▶ _TRECHO DO ARTIGO_
▼▼▼
A questão ambiental e suas implicações nas nossas cidades – Revista Algomais – a revista de Pernambuco

A questão ambiental e suas implicações nas nossas cidades

Por Sidnei Aranha* e José Bertotti**

Ainda que a questão ambiental seja importante e transversal como política pública no planejamento das cidades, precisamos entender que a participação dos municípios é compartilhada com os Estados e a União nos processos de licenciamento, proteção e fiscalização ambiental. No entanto, o fato de o município ser o último Poder consultado em relação às alterações na legislação ambiental gera um paradoxo extremamente desfavorável às cidades, já que a materialização do dano ambiental ocorre no espaço territorial do município.

Embora a Política Nacional do Meio Ambiente, instituída em 1981 e confirmada na Constituição de 1988, seja um forte conjunto de metas e mecanismos que visam reduzir os impactos negativos da ação antrópica, aqueles resultantes da ação humana sobre o meio ambiente, ela carece de atualização no sentido de propiciar voz mais ativa aos municípios, principalmente no que se refere à sua capacidade de promover uma reforma urbana. Afinal, na perspectiva do desenvolvimento sustentável, no qual o tripé econômico, social e ambiental é diametralmente oposto ao consumismo tóxico naturalizado pela sociedade capitalista, as cidades devem ser protagonistas na resistência ao forte apelo do mercado e do sistema financeiro de maneira a assegurar um ordenamento urbano que indique o rumo de um novo modelo de desenvolvimento, ambientalmente sustentável, economicamente solidário e socialmente inclusivo.

Mundialmente, organismos multilaterais capitaneados pela ONU têm envidado esforços para apresentar caminhos que ajudem a resolver essa equação da nova agenda urbana ou, ao menos, mitigar os impactos de um crescimento desordenado. É verdade que todo país sofre enormes dificuldades para construir o seu modelo de desenvolvimento e precisa enfrentar essa realidade. Mas o desenvolvimento desigual proporcionado por séculos de aplicação de um regime capitalista excludente, que permitiu a exploração desenfreada da natureza, criou diferenças abissais entre os países. Enquanto em países europeus há iniciativas como o Selo Verde, que visa destacar atividades econômicas ambientalmente sustentáveis, aqui no Brasil não há sequer fiscalização efetiva em relação às empresas para que se cumpram as leis já existentes do setor. Na contramão da História, no Brasil é o próprio Presidente da República, secundado pelo Ministro do Meio Ambiente, quem legitima o discurso predatório do livre mercado e desobriga empresários, grandes industriais e latifundiários da responsabilidade pelo desenvolvimento sustentável. Essa postura já causa danos econômicos à nossa pauta de exportações e fissuras nas principais associações empresariais do Brasil, que começam a criticar essa política. Existem, inclusive, manifestações recentes de grandes empresários brasileiros sobre possíveis perdas financeiras devido à política ambiental atualmente praticada pelo governo federal.
▲▲▲
▶ _TAREFA 1_
Segundo o artigo, em que ano foi instituída a Política Nacional do Meio Ambiente?
▶ _TAREFA 2_
Reproduza, sem qualquer alteração, a passagem do artigo que se inicia com as palavras "Por Sidnei Aranha*" e se encerra com "territorial do município.".
O material adiante é dispensável.

▶ _MATERIAL BRUTO_
▼▼▼
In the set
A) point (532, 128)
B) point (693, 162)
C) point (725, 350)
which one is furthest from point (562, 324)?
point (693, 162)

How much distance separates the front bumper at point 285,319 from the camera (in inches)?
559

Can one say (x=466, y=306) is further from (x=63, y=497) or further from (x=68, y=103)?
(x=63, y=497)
▲▲▲
▼▼▼
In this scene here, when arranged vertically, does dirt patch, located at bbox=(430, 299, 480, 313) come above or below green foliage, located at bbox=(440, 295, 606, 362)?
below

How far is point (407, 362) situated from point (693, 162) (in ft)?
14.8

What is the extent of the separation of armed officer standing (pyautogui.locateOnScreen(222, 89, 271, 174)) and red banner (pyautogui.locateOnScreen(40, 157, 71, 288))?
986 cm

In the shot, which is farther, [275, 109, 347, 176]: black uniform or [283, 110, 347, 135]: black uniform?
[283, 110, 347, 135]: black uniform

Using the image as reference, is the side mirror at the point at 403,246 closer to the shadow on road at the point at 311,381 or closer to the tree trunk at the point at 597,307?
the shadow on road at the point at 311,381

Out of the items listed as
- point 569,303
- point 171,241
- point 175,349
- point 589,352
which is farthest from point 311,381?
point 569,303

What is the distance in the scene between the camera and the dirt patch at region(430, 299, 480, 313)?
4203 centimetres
▲▲▲
▶ _RESPOSTA COMPLETA 1_
Em 1981.

▶ _RESPOSTA COMPLETA 2_
Por Sidnei Aranha* e José Bertotti**

Ainda que a questão ambiental seja importante e transversal como política pública no planejamento das cidades, precisamos entender que a participação dos municípios é compartilhada com os Estados e a União nos processos de licenciamento, proteção e fiscalização ambiental. No entanto, o fato de o município ser o último Poder consultado em relação às alterações na legislação ambiental gera um paradoxo extremamente desfavorável às cidades, já que a materialização do dano ambiental ocorre no espaço territorial do município.